A review study into the impact that Duchenne muscular dystrophy (DMD) has on the heart proposes a new way of classifying cardiac damage caused by DMD, and outlines potential ways of managing treatment to prevent heart failure.
The sweeping review, “Cardiac Involvement Classification and Therapeutic Management in Patients with Duchenne Muscular Dystrophy,” was published in the Journal of Neuromuscular Diseases.
DMD is caused by a mutation in the dystrophin gene, which encodes for an essential muscle protein. The mutation causes no dystrophin protein to be produced, so that muscle cells lose their stability and eventually die — including muscles of the heart. These dying muscles are progressively replaced by scar tissue, so that the heart has to work harder to pump oxygen through the body and eventually results in heart failure.
Complications associated with DMD include arrhythmias and conduction disorders, or problems with the propagation of electrical impulses through the heart that control its beating.
Skeletal muscles are also affected in DMD, reducing patients’ ability to be mobile. Symptoms normally associated with heart muscle disease, such as dizziness and loss of consciousness, are rarely seen in these people. For this reason, it’s very important that heart health in DMD patients be monitored regularly via electro cardiograms (ECG) and echocardiography.
Classification of heart involvement in DMD
Based on clinical, ECG and cardiac magnetic resonance (CMR) findings, the study’s authors constructed a four-stage clinical-radiological classification of heart involvement in DMD:
- Stage 1: Patients who are asymptomatic, or who do not show any symptoms of heart impairment either clinically or in ECG and CMR tests.
- Stage 2: Tachycardia, in which the heart beats faster than normal while at rest.
- Stage 3L Peripheral edema, where the heart in no longer efficiently pumping fluid to the lungs. Fluid accumulates in the legs and feet, causing swelling.
- Stage 4: Anasarca, characterized by extreme generalized edema or widespread swelling of the body.
A good classification of heart involvement in DMD can help clinicians better understand disease pathology and assess how well therapeutic interventions to treat heart problems are working.
Heart problems in DMD, the review noted, can either be treated with drugs or mechanically by using devices.
Drugs used to treat DMD heart problems mainly consist of angiotensin converting enzyme (ACE) inhibitors, such as perindopril, and beta blockers such as Zebeta (bisoprolol), Coreg (carvedilol), and Lopressor (metoprolol).
ACE inhibitors widen and dilate blood vessels, increasing the volume of blood that the heart pumps and decreasing blood pressure.

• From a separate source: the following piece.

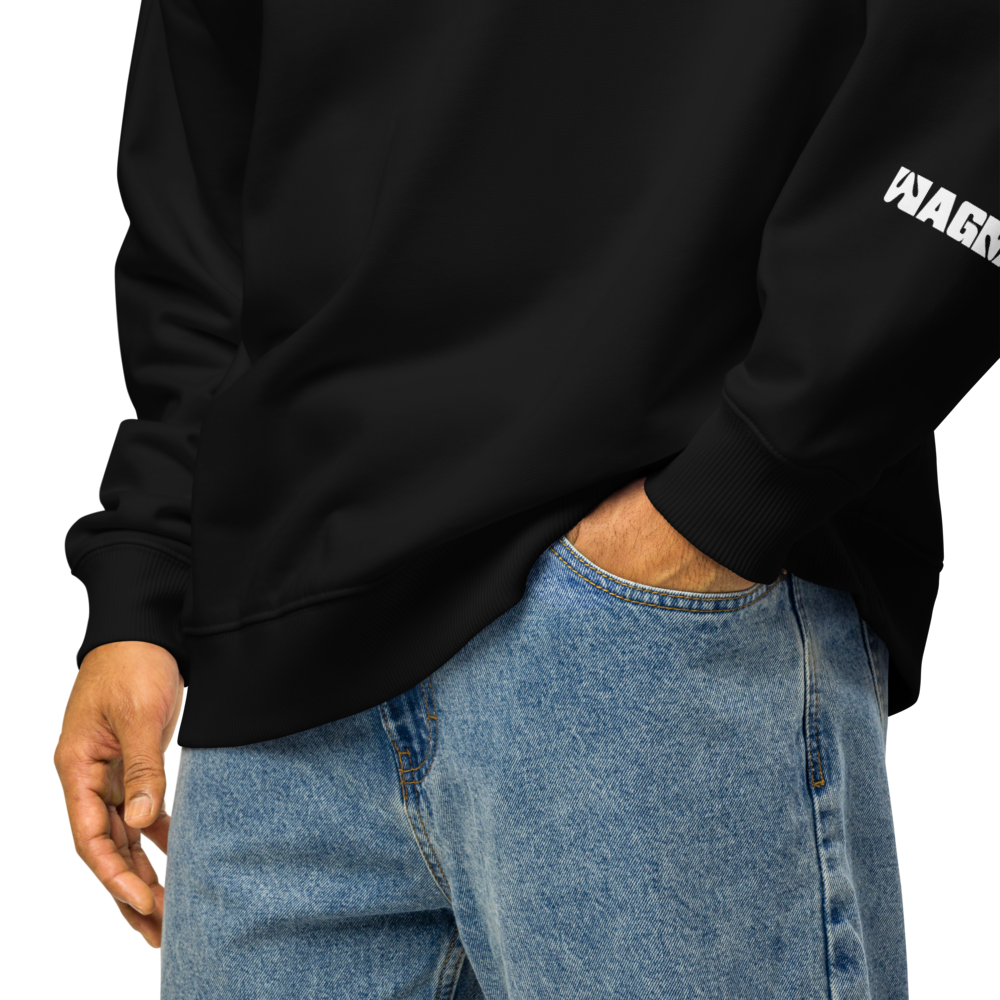 Unisex organic oversized sweatshirt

ACE inhibitors also have anti-scarring properties and have been shown to delay the onset of heart muscle disease in patients.
Beta blockers inhibit the effect of epinephrine (also known as adrenaline), a hormone involved in the “fight or flight” response. They allow the heart to beat more slowly and with less force, and they dilate blood vessels — all of which lowers a person’s blood pressure. Research demonstrates that when used together with ACE inhibitors, beta blockers can have a beneficial effect on heart function in DMD.

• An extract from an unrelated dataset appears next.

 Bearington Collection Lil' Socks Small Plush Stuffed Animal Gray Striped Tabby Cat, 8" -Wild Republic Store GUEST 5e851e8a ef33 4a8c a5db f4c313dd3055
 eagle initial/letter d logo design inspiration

Recent studies also show that Inspra (eplerenone), a blood pressure lowering medication, can also aid heart function in children with DMD when used together with ACE inhibitors or beta blockers.
Steroid therapy is also thought to possibly have a positive impact on heart muscle, reducing the risk of heart failure, the review said.

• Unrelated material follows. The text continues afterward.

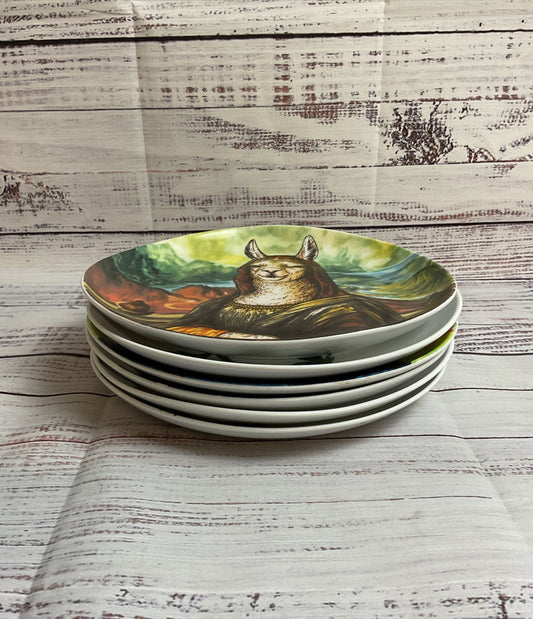 Cute Rachel Leozlowski Set Of 6 Misc. Decorative Collector's Plates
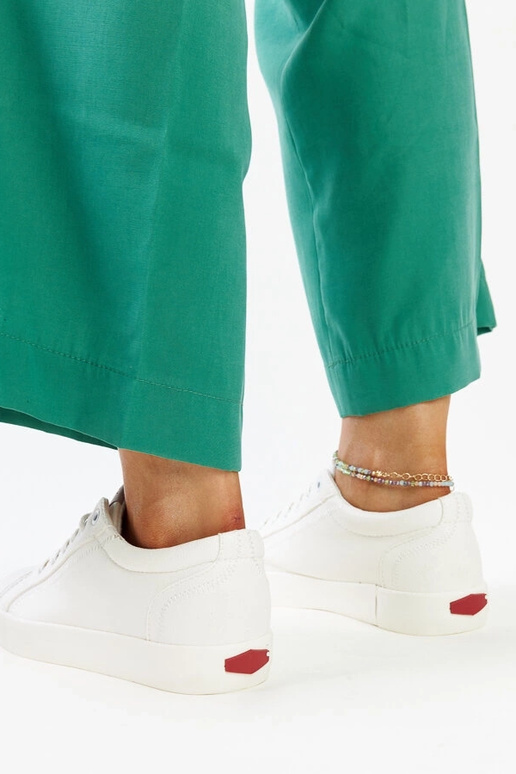 Sneakers donna ecopelle bianche CROSS...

Finally, Raxone (idebenone), a drug that increases energy output from the mitochondria (the energy powerhouses of cells) has been associated with a slight improvement in heart function. Raxone use in DMD patients is currently being evaluated in clinical trials.
Treatment with devices
Two main types of mechanical treatments are used to manage heart problems in DMD patients. These are cardiac resynchronization therapy (CRT) and noninvasive ventilation.
In CRT, a small medical device called a defibrillator is placed in the heart and sends tiny electrical signals to muscles to synchronize the heart. It is thought that CRT can benefit patients with symptomatic heart failure. But technical difficulties associated with implanting a defibrillator, as well as a risk of infection, need to be carefully considered.
Noninvasive ventilation is the therapy of choice for respiratory failure in DMD. These patients usually require long-term mechanical ventilation, especially in later stages of the disease.
“Heart failure is a significant complication in DMD,” the authors concluded, adding that how well the heart is working should be assessed each year in all DMD patients older than age 10.